Séquestré depuis sa naissance par sa mère, Bubby ignore tout du monde extérieur qu’il croit empoisonné. L’arrivée de son père, dont il était tenu éloigné, va bouleverser sa vie. Le jour de ses 35 ans, Bubby va enfin sortir. Il découvre un monde à la fois étrange, terrible et merveilleux où il y a des gens, de la pizza, de la musique ou encore des arbres.

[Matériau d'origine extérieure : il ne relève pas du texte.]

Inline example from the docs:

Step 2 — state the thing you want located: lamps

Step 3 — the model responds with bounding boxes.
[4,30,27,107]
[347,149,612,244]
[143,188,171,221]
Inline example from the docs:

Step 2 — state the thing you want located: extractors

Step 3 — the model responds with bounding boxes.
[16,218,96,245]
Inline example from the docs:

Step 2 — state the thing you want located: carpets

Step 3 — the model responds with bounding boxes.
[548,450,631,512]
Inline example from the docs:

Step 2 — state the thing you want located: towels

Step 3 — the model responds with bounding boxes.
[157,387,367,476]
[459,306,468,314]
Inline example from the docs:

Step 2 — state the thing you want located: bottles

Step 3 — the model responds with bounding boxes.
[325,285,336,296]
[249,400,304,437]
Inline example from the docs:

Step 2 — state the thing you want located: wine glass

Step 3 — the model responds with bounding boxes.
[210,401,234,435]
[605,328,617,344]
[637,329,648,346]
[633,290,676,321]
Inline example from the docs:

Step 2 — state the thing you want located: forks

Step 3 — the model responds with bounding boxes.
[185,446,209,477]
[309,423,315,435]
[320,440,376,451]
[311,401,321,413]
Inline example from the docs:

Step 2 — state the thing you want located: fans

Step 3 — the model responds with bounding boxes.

Comme pour tout film culte, Bad Boy Bubby possède ses anecdotes chaos. A l’origine, ce devait être un film au budget rikiki, tourné en un week-end, comme une blague potache, entre potes. Finalement, sa conception a pris à Rolf de Heer, son réalisateur, près de dix ans pour arriver à un résultat final inclassable. Le processus d’écriture et de réalisation peut paraître extrêmement lent mais le scénario est parti d’une addition d’événements accidentels. Jour après jour, De Heer notait sur des fiches toutes les choses étranges qu’il voyait dans la rue. Comme un homme en fauteuil roulant qui a volé sous ses yeux le sac à main d’une femme en circulant à toute vitesse. Lorsqu’il a eu assez de matière, il a relié ces détails, les a laissé mûrir dans un coin de son cerveau pour revenir dessus. A l’arrivée, il lui manquait un fil conducteur pour donner à l’ensemble un relief singulier et unique. Ça donne Bubby, ce personnage sorti des enfers, et son itinéraire riche en embûches existentiels. Sans trop y croire, iI envoie une première mouture du scénario à Domenico Procacci, un producteur italien qui avait pour habitude de manifester un vif intérêt sur les projets internationaux les plus excentriques. En le lisant, il a apporté 50% des fonds en émettant deux options. Soit le film sera un échec et choppera au fil du temps, grâce au vidéo club et aux exportations à travers le monde, une réputation de film macabre prompte à stimuler la curiosité des amateurs de bizarreries; soit il sera un succès mais un succès inattendu. Ce sera la seconde, notamment grâce aux sélections dans des festivals prestigieux comme celui de Venise où Bad Boy Bubby a glané pas moins de cinq prix.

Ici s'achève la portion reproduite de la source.